### [TASK REQUIREMENTS]
Copy word for word the line containing "Examining the picture, is" together with all lines following it to the end of the listing below, without the pictures.

━━━━

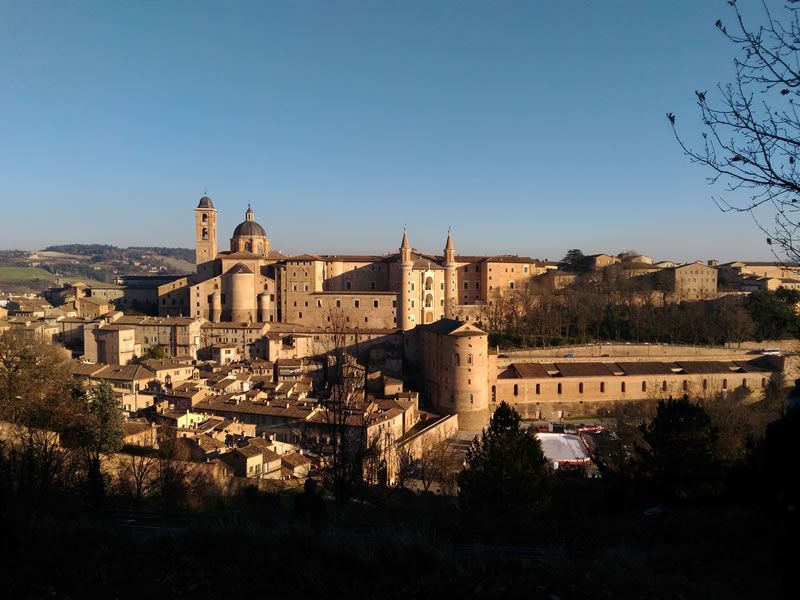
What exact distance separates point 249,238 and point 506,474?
1485 inches

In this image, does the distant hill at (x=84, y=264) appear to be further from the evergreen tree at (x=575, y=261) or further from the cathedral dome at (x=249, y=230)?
the evergreen tree at (x=575, y=261)

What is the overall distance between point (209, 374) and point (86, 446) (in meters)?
15.7

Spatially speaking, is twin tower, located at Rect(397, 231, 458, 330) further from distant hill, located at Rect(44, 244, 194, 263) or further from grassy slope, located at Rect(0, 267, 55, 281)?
distant hill, located at Rect(44, 244, 194, 263)

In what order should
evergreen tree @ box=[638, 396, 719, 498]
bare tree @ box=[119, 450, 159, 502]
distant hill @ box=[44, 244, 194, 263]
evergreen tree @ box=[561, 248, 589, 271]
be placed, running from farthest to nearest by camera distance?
distant hill @ box=[44, 244, 194, 263]
evergreen tree @ box=[561, 248, 589, 271]
bare tree @ box=[119, 450, 159, 502]
evergreen tree @ box=[638, 396, 719, 498]

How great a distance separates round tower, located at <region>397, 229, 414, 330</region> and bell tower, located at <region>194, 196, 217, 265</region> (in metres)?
15.8

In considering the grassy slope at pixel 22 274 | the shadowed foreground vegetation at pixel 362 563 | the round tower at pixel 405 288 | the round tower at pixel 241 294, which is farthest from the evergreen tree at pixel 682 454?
the grassy slope at pixel 22 274

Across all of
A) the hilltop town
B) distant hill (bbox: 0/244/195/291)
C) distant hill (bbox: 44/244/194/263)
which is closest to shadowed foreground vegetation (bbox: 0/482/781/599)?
the hilltop town

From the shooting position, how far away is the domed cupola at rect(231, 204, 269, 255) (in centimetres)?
4641

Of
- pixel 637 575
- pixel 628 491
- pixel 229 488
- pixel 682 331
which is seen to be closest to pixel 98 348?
pixel 229 488

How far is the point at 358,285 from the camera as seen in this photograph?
4319 centimetres

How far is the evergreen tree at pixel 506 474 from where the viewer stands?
12062mm

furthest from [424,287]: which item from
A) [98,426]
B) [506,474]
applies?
[506,474]

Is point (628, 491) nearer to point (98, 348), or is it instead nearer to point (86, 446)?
point (86, 446)

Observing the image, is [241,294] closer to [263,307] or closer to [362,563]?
[263,307]
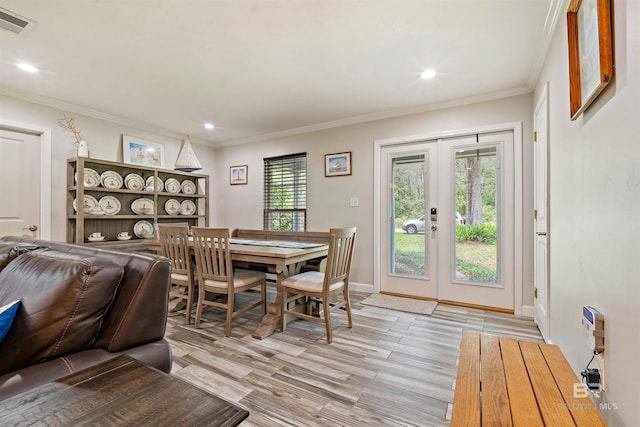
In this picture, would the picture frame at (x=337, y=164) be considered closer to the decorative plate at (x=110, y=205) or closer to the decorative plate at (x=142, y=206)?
the decorative plate at (x=142, y=206)

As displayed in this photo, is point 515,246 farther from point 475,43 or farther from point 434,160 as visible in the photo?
point 475,43

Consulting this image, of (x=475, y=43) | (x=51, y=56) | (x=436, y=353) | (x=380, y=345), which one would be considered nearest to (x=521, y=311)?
(x=436, y=353)

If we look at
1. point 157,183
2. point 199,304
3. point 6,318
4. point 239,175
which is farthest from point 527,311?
point 157,183

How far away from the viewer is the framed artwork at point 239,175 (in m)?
5.09

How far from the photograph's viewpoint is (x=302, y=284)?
259cm

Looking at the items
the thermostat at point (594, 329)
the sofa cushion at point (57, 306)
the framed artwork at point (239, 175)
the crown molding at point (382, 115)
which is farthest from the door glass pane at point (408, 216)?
the sofa cushion at point (57, 306)

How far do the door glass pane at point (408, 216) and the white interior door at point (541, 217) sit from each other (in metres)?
1.14

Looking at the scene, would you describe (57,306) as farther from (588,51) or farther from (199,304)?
(588,51)

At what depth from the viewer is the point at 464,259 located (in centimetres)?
340

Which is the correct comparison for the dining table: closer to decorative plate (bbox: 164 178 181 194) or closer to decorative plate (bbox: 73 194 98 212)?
decorative plate (bbox: 73 194 98 212)

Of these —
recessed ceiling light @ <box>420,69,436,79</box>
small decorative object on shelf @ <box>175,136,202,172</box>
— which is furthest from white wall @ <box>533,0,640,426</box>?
→ small decorative object on shelf @ <box>175,136,202,172</box>

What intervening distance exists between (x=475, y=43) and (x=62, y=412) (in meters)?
2.99

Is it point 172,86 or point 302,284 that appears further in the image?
point 172,86

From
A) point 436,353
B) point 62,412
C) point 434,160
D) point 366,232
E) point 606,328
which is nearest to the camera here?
point 62,412
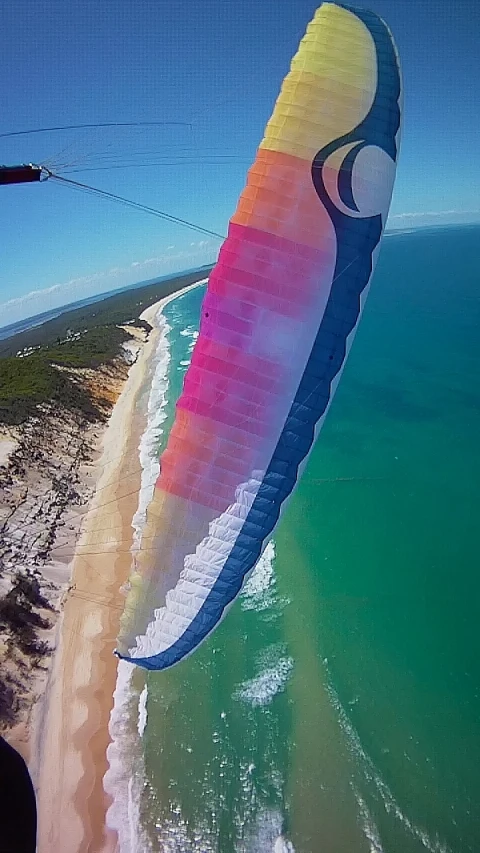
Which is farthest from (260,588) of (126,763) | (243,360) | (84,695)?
(243,360)

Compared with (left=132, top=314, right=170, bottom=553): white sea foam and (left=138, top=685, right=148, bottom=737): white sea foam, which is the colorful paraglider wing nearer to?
(left=138, top=685, right=148, bottom=737): white sea foam

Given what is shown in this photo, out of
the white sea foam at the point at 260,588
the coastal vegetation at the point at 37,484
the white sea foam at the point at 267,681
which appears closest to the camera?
the white sea foam at the point at 267,681

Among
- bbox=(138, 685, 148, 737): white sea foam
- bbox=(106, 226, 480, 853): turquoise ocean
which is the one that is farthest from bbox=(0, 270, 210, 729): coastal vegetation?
bbox=(106, 226, 480, 853): turquoise ocean

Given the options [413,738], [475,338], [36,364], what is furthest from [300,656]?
[475,338]

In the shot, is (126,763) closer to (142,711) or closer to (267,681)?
(142,711)

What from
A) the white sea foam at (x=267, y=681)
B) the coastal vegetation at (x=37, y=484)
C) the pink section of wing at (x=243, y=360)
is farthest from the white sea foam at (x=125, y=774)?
the pink section of wing at (x=243, y=360)

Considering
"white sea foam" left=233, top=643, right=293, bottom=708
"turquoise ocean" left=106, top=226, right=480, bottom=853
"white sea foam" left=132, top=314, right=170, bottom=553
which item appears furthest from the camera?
"white sea foam" left=132, top=314, right=170, bottom=553

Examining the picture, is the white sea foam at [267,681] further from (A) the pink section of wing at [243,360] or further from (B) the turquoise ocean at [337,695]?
(A) the pink section of wing at [243,360]
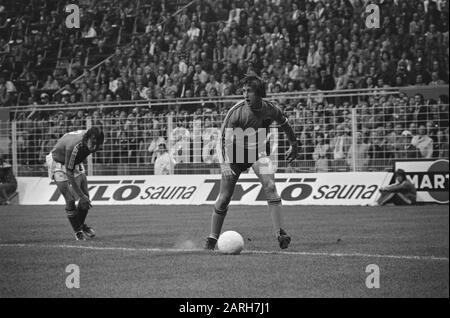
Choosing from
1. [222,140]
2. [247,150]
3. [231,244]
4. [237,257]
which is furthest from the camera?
[247,150]

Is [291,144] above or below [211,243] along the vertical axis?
above

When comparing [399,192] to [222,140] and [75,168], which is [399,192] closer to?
[75,168]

━━━━

### [ANSWER TO THE EXERCISE]
Examining the picture, is the white sea foam at [267,681] further from (A) the pink section of wing at [243,360] or further from (B) the turquoise ocean at [337,695]?
(A) the pink section of wing at [243,360]
Choosing from
1. [222,140]
2. [247,150]
3. [231,244]
4. [237,257]
which is furthest from the camera?
[247,150]

Is [291,144] above or below [211,243] along the vertical axis?
above

When comparing [399,192] to [222,140] and [75,168], which is [399,192] closer to?
[75,168]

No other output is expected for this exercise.